1. A method for reducing power consumption in a pipelined central processing unit (CPU), the pipelined CPU comprising:

at least a first stage for performing instruction fetch and branch prediction operations, the branch prediction operation employing branch prediction circuitry; and
at least a second stage for processing instructions fetched by the first stage;
the method comprising:
the first stage fetching a first instruction;
obtaining branch prediction enabling information from the first instruction;
passing the first instruction on to the second stage;
enabling or disabling at least a portion of the branch prediction circuitry for a second instruction that is subsequent the first instruction, the branch prediction circuitry enabled or disabled according to the branch prediction enabling information; and
the first stage performing the instruction fetch and branch prediction operations upon the second instruction;
wherein the branch prediction operation is performed upon the second instruction by the branch prediction circuitry according to the branch prediction enabling information encoded within the first instruction.

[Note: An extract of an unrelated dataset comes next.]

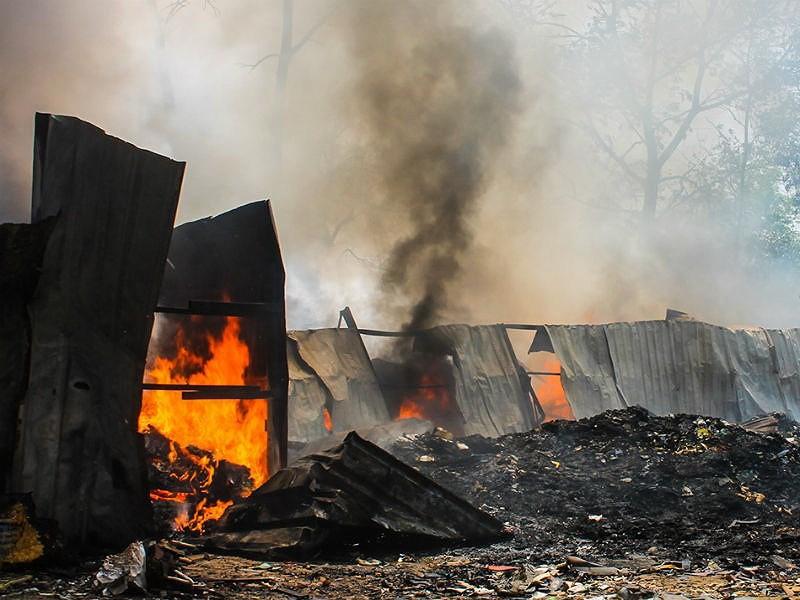 Cháy dữ dội kho phế liệu ở Bình Dương - ảnh 3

2. The method of claim 1 wherein the second instruction is fetched immediately after the first instruction.

3. The method of claim 1 wherein the branch prediction circuitry comprises a branch target buffer (BTB), and enabling or disabling the branch prediction circuitry comprises enabling or disabling the branch target buffer, respectively.

4. The method of claim 1 further comprising:

providing a default branch prediction result for the second instruction if the branch prediction circuitry is disabled for the second instruction.

5. The method of claim 4 wherein the default branch prediction result indicates that no branch is taken for the second instruction.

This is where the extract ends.